Excerpt from a dataset
*****

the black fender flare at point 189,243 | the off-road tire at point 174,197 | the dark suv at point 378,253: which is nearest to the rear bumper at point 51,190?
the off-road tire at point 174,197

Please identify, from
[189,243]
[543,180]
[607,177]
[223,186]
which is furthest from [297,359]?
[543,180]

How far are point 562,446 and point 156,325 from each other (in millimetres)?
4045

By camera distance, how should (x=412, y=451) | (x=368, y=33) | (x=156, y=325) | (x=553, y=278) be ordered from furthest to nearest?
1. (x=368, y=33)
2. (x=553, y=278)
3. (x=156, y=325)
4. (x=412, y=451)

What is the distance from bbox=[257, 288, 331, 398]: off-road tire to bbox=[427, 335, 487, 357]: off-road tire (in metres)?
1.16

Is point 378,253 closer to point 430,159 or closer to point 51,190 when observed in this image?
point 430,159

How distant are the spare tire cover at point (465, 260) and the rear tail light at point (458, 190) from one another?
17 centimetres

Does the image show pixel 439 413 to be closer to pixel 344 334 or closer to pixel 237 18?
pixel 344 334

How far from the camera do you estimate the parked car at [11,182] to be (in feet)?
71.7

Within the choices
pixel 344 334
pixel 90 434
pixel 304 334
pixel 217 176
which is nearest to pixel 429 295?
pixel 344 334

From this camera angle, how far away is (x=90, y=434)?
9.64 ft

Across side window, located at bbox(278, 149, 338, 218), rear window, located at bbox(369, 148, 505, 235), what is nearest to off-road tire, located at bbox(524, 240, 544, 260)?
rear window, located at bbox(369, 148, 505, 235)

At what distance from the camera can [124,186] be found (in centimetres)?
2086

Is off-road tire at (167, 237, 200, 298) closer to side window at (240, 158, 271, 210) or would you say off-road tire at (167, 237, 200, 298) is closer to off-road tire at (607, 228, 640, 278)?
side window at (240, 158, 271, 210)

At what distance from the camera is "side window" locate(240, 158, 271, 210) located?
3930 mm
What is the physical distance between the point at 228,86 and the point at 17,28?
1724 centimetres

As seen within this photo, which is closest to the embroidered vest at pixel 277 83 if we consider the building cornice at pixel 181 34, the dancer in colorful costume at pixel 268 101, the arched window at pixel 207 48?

*****

## REQUIREMENT
Starting at the line that has "At what distance from the camera can" and running through the last line of the listing, write out those lines again, replacing "camera" with "lens" and leaving everything else the same. Give only those lines.

## ANSWER TO THIS PROBLEM
At what distance from the lens can [124,186] be found (in centimetres)?
2086

Is off-road tire at (167, 237, 200, 298) closer to side window at (240, 158, 271, 210) or would you say off-road tire at (167, 237, 200, 298) is closer to off-road tire at (607, 228, 640, 278)?
side window at (240, 158, 271, 210)

At what distance from the lens is "side window" locate(240, 158, 271, 210) located?
3930 mm
What is the physical distance between the point at 228,86 and the point at 17,28?
1724 centimetres

As seen within this photo, which is closest to the embroidered vest at pixel 277 83 if we consider the building cornice at pixel 181 34, the dancer in colorful costume at pixel 268 101, the arched window at pixel 207 48?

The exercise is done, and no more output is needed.